Many, including myself I have to say, are mesmerised by the obsession of the bishops with this narrow focus. The four archbishops met the Taoiseach who told them he understood ‘the importance of faith and worship to the people of Ireland’ and they somehow imagined that as a result of this meeting of minds that the Church would be given special consideration.
Predictably and, I believe, responsibly, Mr Martin decided against this concession and the bishops were not well pleased. Their refusal to accept what most people (including most priests) thought sensible and inevitable led to another flurry of appeals (even one from the bishops of the west) with each one becoming progressively more shrill. And, I have to say, a bit more embarrassing.
The latest is Archbishop Eamon Martin taking exception to a decision by the Minister for Health, Stephen Donnelly, to add a new measure to make it a criminal offence to attend certain types of indoor gatherings, including religious services (excluding funerals and weddings). The archbishop felt the measure was ‘draconian’, and was introduced in ‘a clandestine manner’ and that the four bishops were unaware of it until a few days earlier.
The reason for the measure was that some individuals, representing different sectors seeking exceptions for their groupings, were flouting the rules and the added force of criminality (including a fine of €127 or up to six months in jail) is intended to focus the attention of the seriousness of endangering public health – including, it has to be said, a few priests intent on flouting the law.
If, say, a pub opened or someone organised a shebeen, there’s little point in the Garda telling them that they’re bad boys (or bad girls) and not to do it again. What
was needed in the view of the authorities was a law to give Gardaí more power – in the interest of effectively supervising the lockdown and preserving public health and human life.
So, as Stephen Donnelly, the Minister for Health, explained to Archbishop Martin, the new law was ‘designed to regulate indoor and outdoor gatherings’ that might pose a risk to health and life. And it’s clear that public Masses are in that category.
Donnelly, An Taoiseach, NPHET, NIAC, etc were not singling out public Masses and it’s clearly not credible to imply that they were.
For some odd reason, the bishops have chosen to raise the temperature in Church-State relations through the use of particularly harsh language – ‘draconian instrument’, ‘criminalising worship’, ‘penal sanction’, ‘breach of trust’, ‘provocative’.

* [Stored data entries]
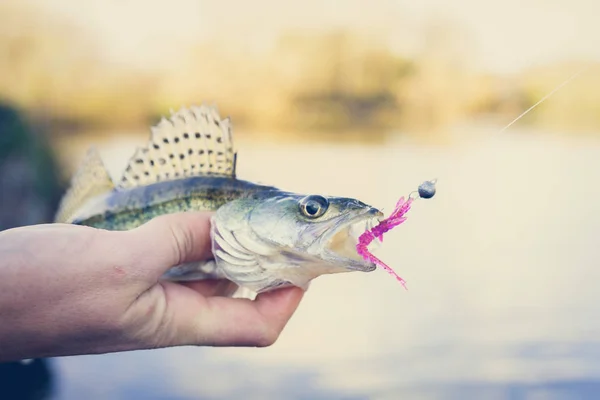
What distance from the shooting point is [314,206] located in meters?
2.07

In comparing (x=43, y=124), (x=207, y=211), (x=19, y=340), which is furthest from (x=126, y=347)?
(x=43, y=124)

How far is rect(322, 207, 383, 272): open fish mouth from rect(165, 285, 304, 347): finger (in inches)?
15.2

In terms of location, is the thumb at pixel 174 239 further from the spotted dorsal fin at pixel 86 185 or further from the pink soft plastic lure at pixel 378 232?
the spotted dorsal fin at pixel 86 185

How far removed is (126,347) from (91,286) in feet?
1.13

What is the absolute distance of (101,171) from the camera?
299 centimetres

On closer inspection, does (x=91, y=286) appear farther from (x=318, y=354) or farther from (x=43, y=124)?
(x=43, y=124)

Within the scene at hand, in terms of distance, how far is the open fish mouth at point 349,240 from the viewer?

* [What you will do]
1/ Answer these questions from the commentary on the bishops and the lockdown rules.
(a) What did the Taoiseach tell the four archbishops he understood?
(b) Which religious services are excluded from the new indoor-gatherings offence?
(c) What penalty can the added force of criminality bring?
2/ Write out the commentary word for word, from "Many, including myself" to "bit more embarrassing.".

* [Task-by-task outputs]
1/
(a) He understood "the importance of faith and worship to the people of Ireland."
(b) Funerals and weddings.
(c) A fine of €127 or up to six months in jail.

2/
Many, including myself I have to say, are mesmerised by the obsession of the bishops with this narrow focus. The four archbishops met the Taoiseach who told them he understood ‘the importance of faith and worship to the people of Ireland’ and they somehow imagined that as a result of this meeting of minds that the Church would be given special consideration.
Predictably and, I believe, responsibly, Mr Martin decided against this concession and the bishops were not well pleased. Their refusal to accept what most people (including most priests) thought sensible and inevitable led to another flurry of appeals (even one from the bishops of the west) with each one becoming progressively more shrill. And, I have to say, a bit more embarrassing.